Noctámbulos, artistas, gente del pueblo, prostitutas: son los protagonistas de la obra de Toulouse Lautrec, el pintor que nació predestinado a habitar salones nobles y se convirtió en cronista de la vida bohemia del París de finales del XIX. Con solo veintitrés años y una sabiduría impropia de su juventud, pinta La lavandera en 1884. Toda la pesadumbre de una dura rutina de trabajo se recoge en la curva de la espalda de la modelo, en la tensión acumulada en los nudillos que se agarran al borde de la mesa. Apenas adivinamos los rasgos del rostro, ocultos bajo el pelo cobrizo, única nota de color en un lienzo presidido por el blanco, por el negro, por los pardos. Como siempre en la obra de Toulouse, el cuadro destila una profunda tristeza. Cabría concebir alguna esperanza si consiguiéramos asomarnos a esa ventana por la que otea la protagonista en sus instantes de descanso, pero el pintor nos niega esa posibilidad: apenas atisbamos una esquina de los tejados, un fragmento de cielo. La mujer parece mirar hacia el futuro pero no sabemos lo que hay en él. El artista nos indica tal vez que no hay salida para la protagonista de su lienzo, condenada a permanecer en un presente sombrío, atada para siempre a su trabajo. 

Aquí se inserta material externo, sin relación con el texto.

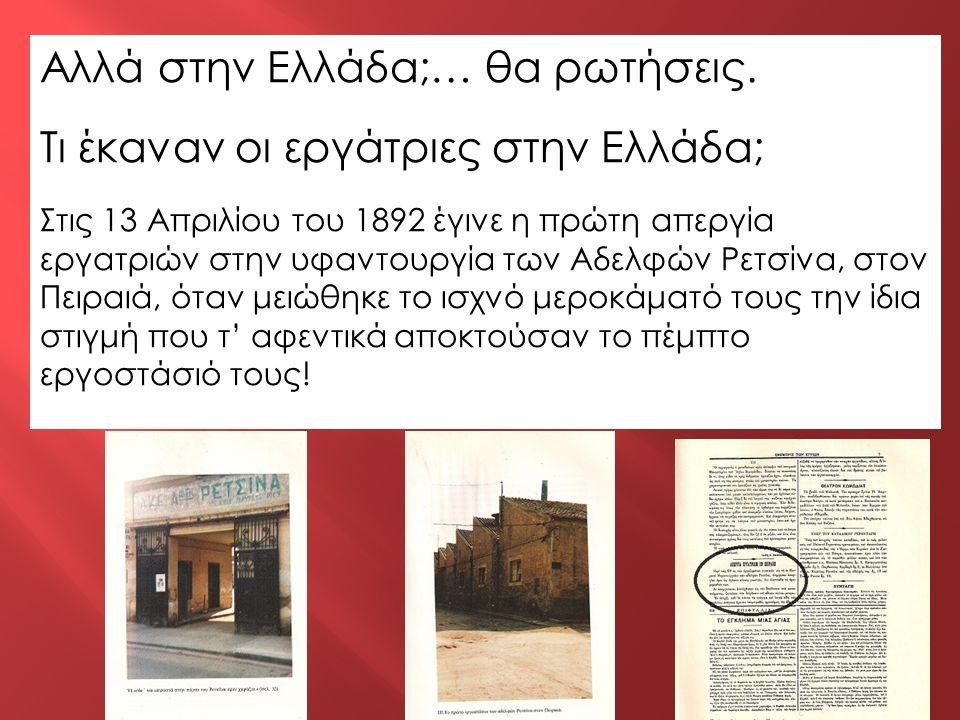 Αλλά στην Ελλάδα;… θα ρωτήσεις. Τι έκαναν οι εργάτριες στην Ελλάδα; Στις 13 Απριλίου του 1892 έγινε η πρώτη απεργία εργατριών στην υφαντουργία των Αδε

(Los cuadros de junio. 2012)

Cuando vi por primera vez Las costureras, del pintor ruso-estadounidense Moses Soyer (1899-1974), algo en el cuadro llamó poderosamente mi atención, pero fui incapaz de determinar qué era. Archivé la imagen para comentarla algún día en esta sección y sólo ahora, al disponerme a hacerlo, he comprendido la causa de la atracción que ejerció sobre mí desde el primer momento. Soyer es un pintor al que se suele ubicar dentro del realismo social y que recrea escenas y personajes de su entorno con un estilo dibujístico y una atención a los volúmenes que parece herencia del Cubismo. Con frecuencia, el mundo de los trabajadores (y también su cara amarga, la de los desempleados) se cuela en su obra; el cuadro que nos ocupa es un buen ejemplo de ello. Pero informándome sobre la figura de este artista, descubrí que Soyer encontró en la danza un importante foco de inspiración y recreó con frecuencia a bailarinas en plena acción o en reposo. Fue entonces cuando comprendí lo que me había llamado la atención de Las costureras: estas mujeres estilizadas que trabajan en grupo pero abstraídas cada una en su tarea tienen la elegancia y la cuidada disposición de un cuerpo de baile. La hermosa alternancia entre colores fríos y cálidos, la contraposición de poses frontales y de espaldas al espectador, parecen obedecer a una cuidadosa planificación. Este amante de la perfección de la danza no puede evitar que el orden, la delicadeza y la precisión invadan su otra faceta, la de testigo de la realidad social de su época.